Leaving out the pictures, reproduce each record exactly and in full.

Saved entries
━━━━━━━━━━

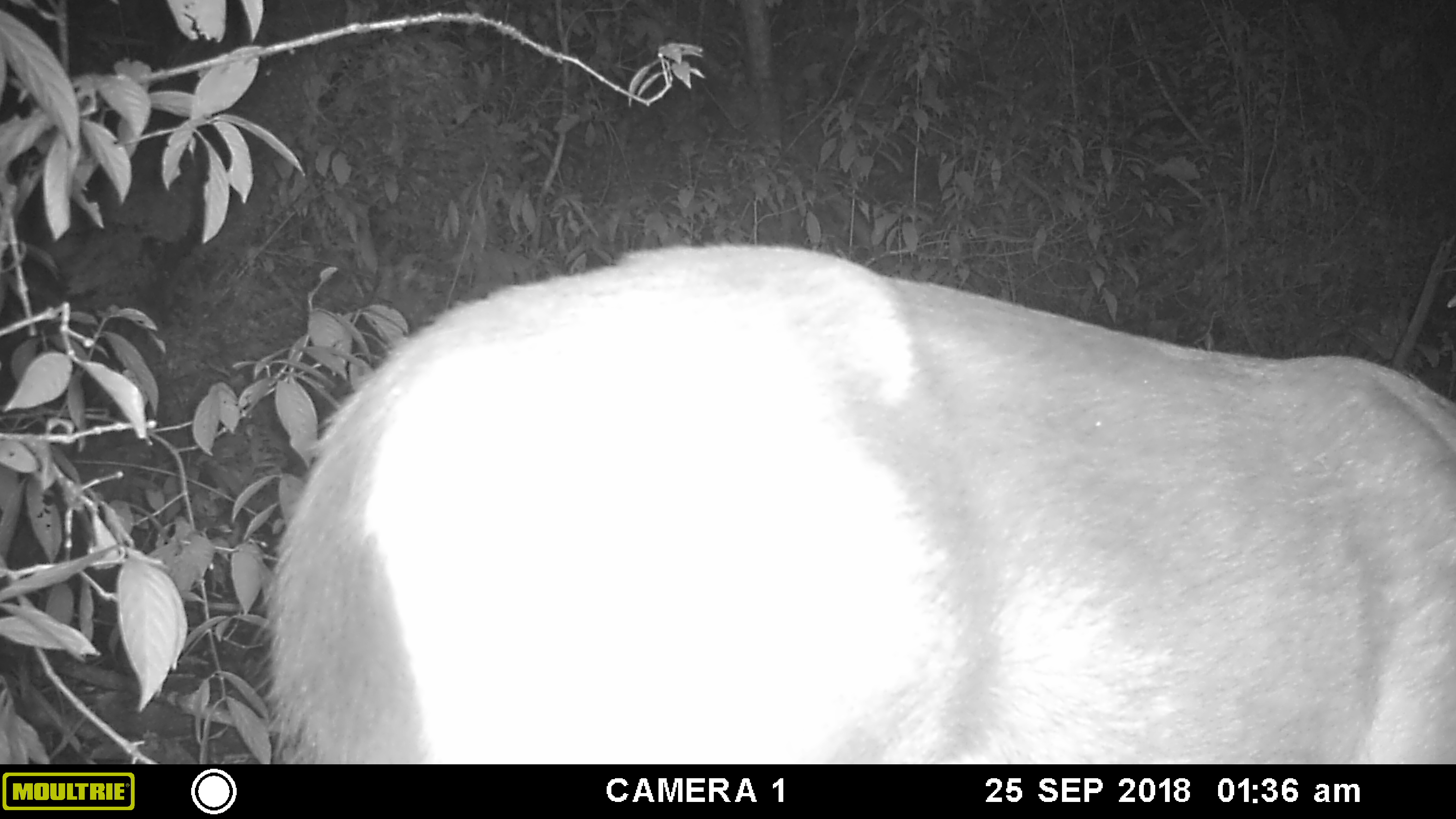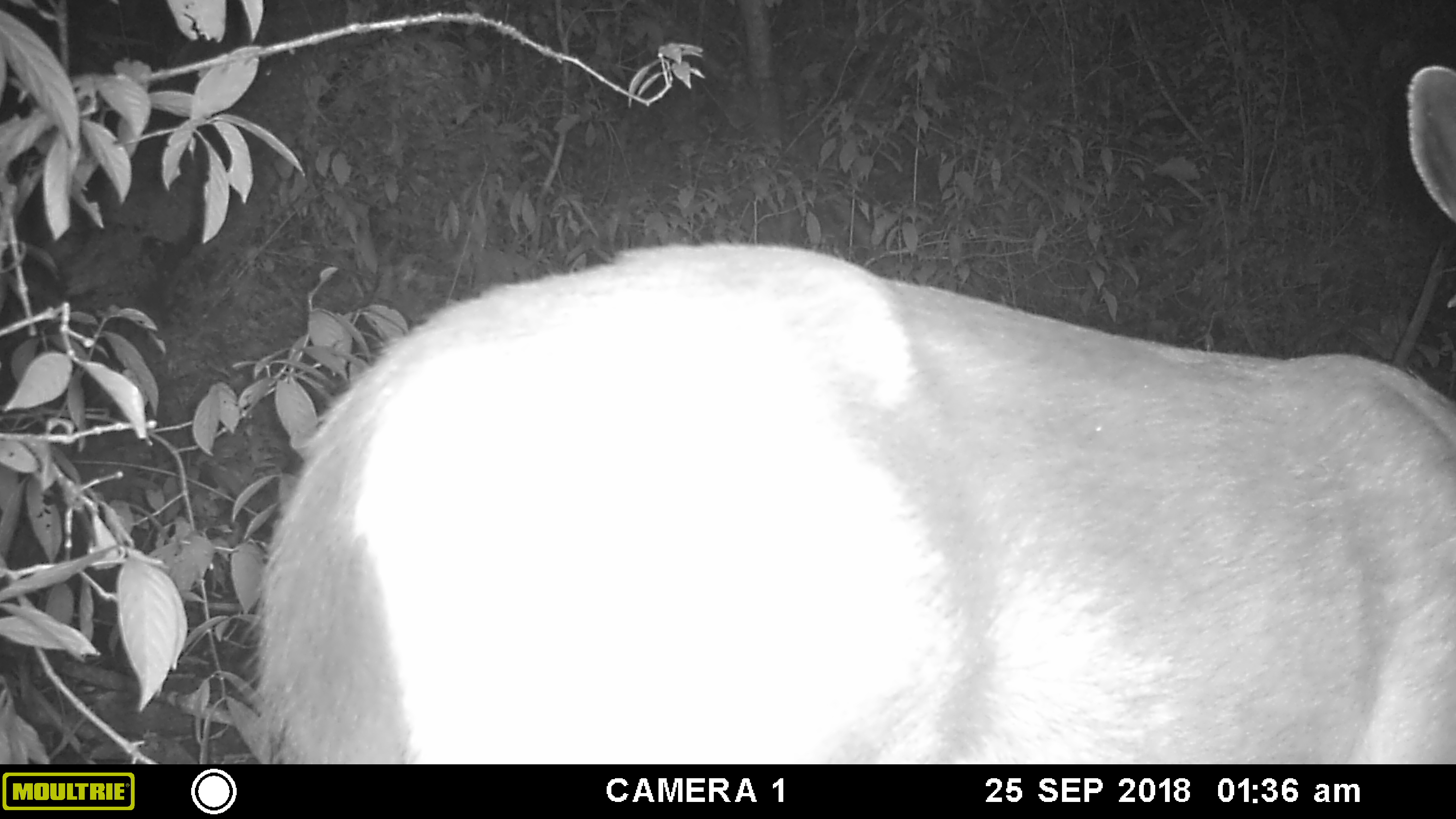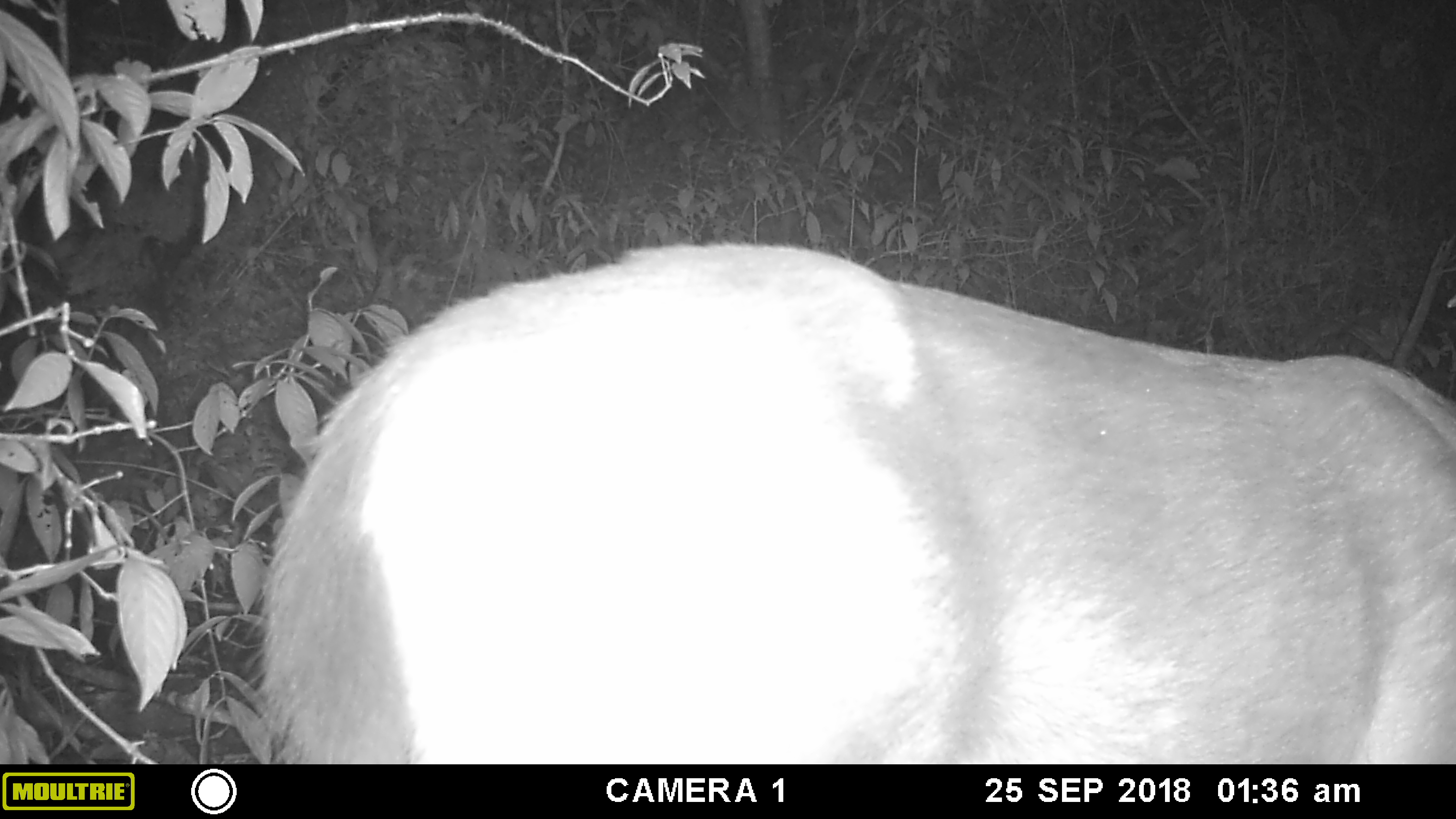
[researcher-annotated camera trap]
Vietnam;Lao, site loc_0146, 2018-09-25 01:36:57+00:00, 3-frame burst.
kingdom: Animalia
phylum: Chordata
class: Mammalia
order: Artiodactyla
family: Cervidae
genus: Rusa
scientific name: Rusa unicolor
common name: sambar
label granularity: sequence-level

━━━━━━━━━━

* **PROBLEM SOLUTION**:
[researcher-annotated camera trap]
Vietnam;Lao, site loc_0146, 2018-09-25 01:36:57+00:00, 3-frame burst.
kingdom: Animalia
phylum: Chordata
class: Mammalia
order: Artiodactyla
family: Cervidae
genus: Rusa
scientific name: Rusa unicolor
common name: sambar
label granularity: sequence-level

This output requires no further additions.